Address to Anglican Primate

Address of Pope John Paul II to
His Grace George Leonard Carey, Archbishop of Canterbury

Prepared for internet by Msgr. Peter Nguyen Van Tai,
Radio Veritas Asia, Philippines

I greet you in the love which the Holy Spirit pours into our hearts (cf. Rom 5:5).

Thirty years ago, after the conclusion of the Second Vatican Council, Archbishop Michael Ramsey made an official visit to Pope Paul VI. That first official visit to the Holy See by an Archbishop of Canterbury since before the tragic seperation of the 16th century was to have great significance for relations between the Anglican Communion and the Catholic Church. It signaled to Catholics and Anglicans that they should, in Christian charity, put conflict behind them and work to reestablish unity. Our predecessors did not underestimate the difficulties involved. Nor did they fail to understand the urgency of the task. They declared their intention to inaugurate a serious theological dialogue, which continues today, especially through the Anglican-Roman Catholic International Commission (ARCIC).

In the years since Archbishop Ramsey's visit some of the fruits hoped for have begun to appear. There has been above all a rediscovery of the degree of real though imperfect communion which exists between Anglicans and Catholics.

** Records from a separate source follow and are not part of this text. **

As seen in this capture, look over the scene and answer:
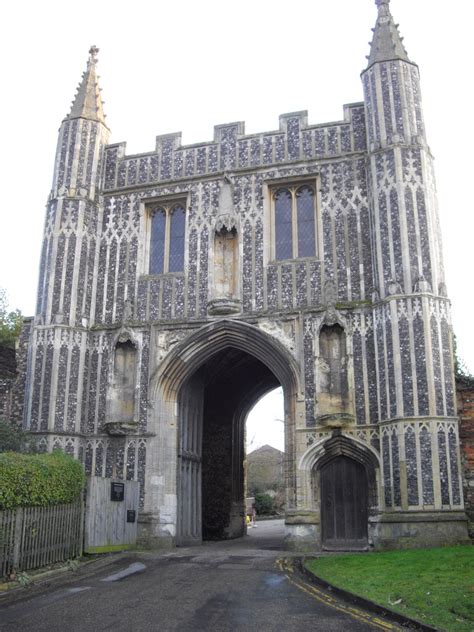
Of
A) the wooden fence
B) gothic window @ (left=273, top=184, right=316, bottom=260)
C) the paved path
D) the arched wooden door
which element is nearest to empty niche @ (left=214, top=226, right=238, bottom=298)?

In many parts of the world there is a new spirit of cooperation between us: we have joined more fervently in prayer for the gift of unity; we have begun to work together, to bear witness together, whenever possible, on the basis of so much that is common in our heritage. The Final report of the first stage of our international dialogue has highlighted points of convergence and even agreement not thought possible before ARCIC began its work. The path ahead may not be altogether clear to us, but we are here to re-commit ourselves to following it.

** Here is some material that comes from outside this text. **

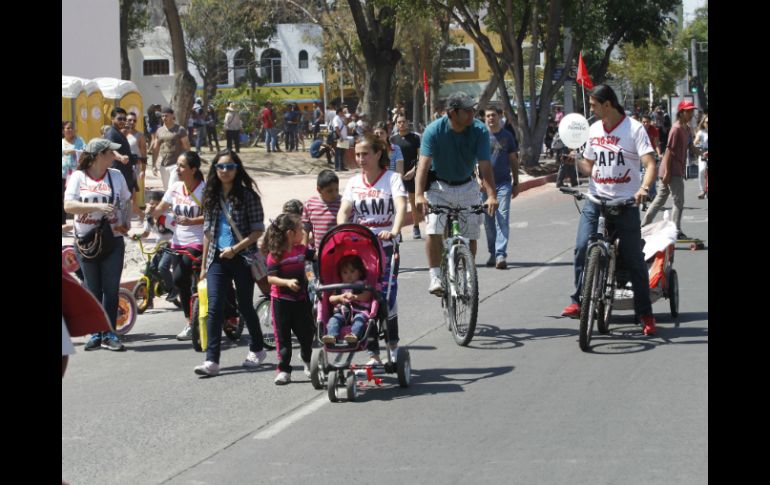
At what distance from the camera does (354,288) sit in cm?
811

The Commission's current study of teaching authority in the Church can be of great help in the face of new areas of disagreement which have emerged in recent years. Sadly, these difficulties seem to loom large on the way to the reconciliation which the dialogue intended to promote. My particular responsibility as the successor of Peter for the faith and unity of the Church leads me to invite my brothers and sisters of the Anglican Communion to reflect on the motives and reasons of the positions I have expressed in the exercise of my teaching office. Our shared desire to respond to the Lord's will cannot fail to lead us to a common understanding of the mind of Christ in every crucial aspect of the constitution of the Church.

The approach of a new Christian millennium, with its preparations to celebrate in a more intense way the mystery of our Savior's incarnation, constitutes a unique context for our ecumenical dialogue. In fact, the dialogue with which we are concerned is primarily "directed towards the One who, as the Redeemer of the world and the Lord of history, is himself our Reconciliation": it is the dialogue in which "Christ, the source of the Church's unity, can effectively act, with all the power of his Spirit, the Paraclete."

My brother in Christ, dear friends: may this be the subject of our prayer when we gather together again this afternoon in the Church of St. Gregory on the Caelian Hill.